### Written task
In each of the rows below, change "camera" to "viewer" and leave everything else unchanged.

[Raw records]
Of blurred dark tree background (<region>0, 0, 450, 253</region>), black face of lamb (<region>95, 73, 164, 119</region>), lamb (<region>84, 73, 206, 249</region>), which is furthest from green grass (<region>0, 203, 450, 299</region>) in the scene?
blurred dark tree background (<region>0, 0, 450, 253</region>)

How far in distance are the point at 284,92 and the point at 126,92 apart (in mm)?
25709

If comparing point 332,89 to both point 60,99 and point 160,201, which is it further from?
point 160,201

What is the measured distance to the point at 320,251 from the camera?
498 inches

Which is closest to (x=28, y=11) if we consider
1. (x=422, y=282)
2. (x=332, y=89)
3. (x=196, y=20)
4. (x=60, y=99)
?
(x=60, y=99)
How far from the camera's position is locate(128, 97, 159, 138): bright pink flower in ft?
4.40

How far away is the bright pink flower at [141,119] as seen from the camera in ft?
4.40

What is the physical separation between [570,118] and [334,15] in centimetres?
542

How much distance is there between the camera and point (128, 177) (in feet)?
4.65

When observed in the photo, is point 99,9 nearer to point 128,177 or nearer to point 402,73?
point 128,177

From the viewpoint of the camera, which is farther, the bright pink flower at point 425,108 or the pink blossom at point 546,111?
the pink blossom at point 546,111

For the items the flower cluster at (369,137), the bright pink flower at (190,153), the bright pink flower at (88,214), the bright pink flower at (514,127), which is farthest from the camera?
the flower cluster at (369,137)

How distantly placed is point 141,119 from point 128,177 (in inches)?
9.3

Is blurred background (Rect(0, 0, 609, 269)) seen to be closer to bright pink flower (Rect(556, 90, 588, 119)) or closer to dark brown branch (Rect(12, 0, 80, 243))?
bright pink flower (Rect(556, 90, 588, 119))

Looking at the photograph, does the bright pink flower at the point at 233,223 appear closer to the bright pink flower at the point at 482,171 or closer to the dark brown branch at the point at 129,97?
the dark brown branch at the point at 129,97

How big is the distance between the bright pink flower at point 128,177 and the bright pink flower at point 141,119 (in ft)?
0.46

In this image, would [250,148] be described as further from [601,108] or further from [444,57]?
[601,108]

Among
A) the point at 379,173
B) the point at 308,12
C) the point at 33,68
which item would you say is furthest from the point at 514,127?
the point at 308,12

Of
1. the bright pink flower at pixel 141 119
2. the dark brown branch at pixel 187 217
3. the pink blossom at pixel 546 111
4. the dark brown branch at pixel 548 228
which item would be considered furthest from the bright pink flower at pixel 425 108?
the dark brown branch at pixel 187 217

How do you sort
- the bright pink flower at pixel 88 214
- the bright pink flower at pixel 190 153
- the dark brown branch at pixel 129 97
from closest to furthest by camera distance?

### Finished answer
Of blurred dark tree background (<region>0, 0, 450, 253</region>), black face of lamb (<region>95, 73, 164, 119</region>), lamb (<region>84, 73, 206, 249</region>), which is furthest from green grass (<region>0, 203, 450, 299</region>) in the scene?
blurred dark tree background (<region>0, 0, 450, 253</region>)

How far in distance are the point at 284,92 and the point at 126,92 apart (in mm)?
25709

If comparing point 332,89 to both point 60,99 and point 160,201, which is it further from?
point 160,201

What is the measured distance to the point at 320,251 from the viewer?
498 inches

Which is closest to (x=28, y=11) if we consider
1. (x=422, y=282)
2. (x=332, y=89)
3. (x=196, y=20)
4. (x=60, y=99)
?
(x=60, y=99)
How far from the viewer's position is locate(128, 97, 159, 138): bright pink flower in ft?
4.40

How far away is the bright pink flower at [141,119] as seen from the viewer in ft?
4.40

What is the physical separation between [570,118] and [334,15] in centimetres?
542

How much distance is there between the viewer and point (128, 177) (in feet)?
4.65

When observed in the photo, is point 99,9 nearer to point 128,177 or nearer to point 402,73?
point 128,177

From the viewpoint of the viewer, which is farther, the bright pink flower at point 425,108 or the pink blossom at point 546,111?
the pink blossom at point 546,111

For the items the flower cluster at (369,137), the bright pink flower at (190,153), the bright pink flower at (88,214), the bright pink flower at (514,127), which is farthest from the viewer?
the flower cluster at (369,137)

How distantly placed is point 141,119 from point 128,177 (in inches)?
9.3

Is blurred background (Rect(0, 0, 609, 269)) seen to be closer to bright pink flower (Rect(556, 90, 588, 119)) or closer to dark brown branch (Rect(12, 0, 80, 243))?
bright pink flower (Rect(556, 90, 588, 119))

Looking at the photograph, does the bright pink flower at the point at 233,223 appear closer to the bright pink flower at the point at 482,171 or closer to the dark brown branch at the point at 129,97?
the dark brown branch at the point at 129,97

How big is the distance between the bright pink flower at point 128,177 and the bright pink flower at point 141,119 (in ft)?
0.46

In this image, would [250,148] be described as further from [601,108] or further from [444,57]?
[601,108]

Among
A) the point at 379,173
B) the point at 308,12
C) the point at 33,68
which item would you say is furthest from the point at 514,127?
the point at 308,12

Of
1. the bright pink flower at pixel 141 119
2. the dark brown branch at pixel 187 217
3. the pink blossom at pixel 546 111
4. the dark brown branch at pixel 548 228
which item would be considered furthest from the bright pink flower at pixel 425 108?
the dark brown branch at pixel 187 217

How do you sort
- the bright pink flower at pixel 88 214
- the bright pink flower at pixel 190 153
- the dark brown branch at pixel 129 97
from closest to furthest by viewer distance?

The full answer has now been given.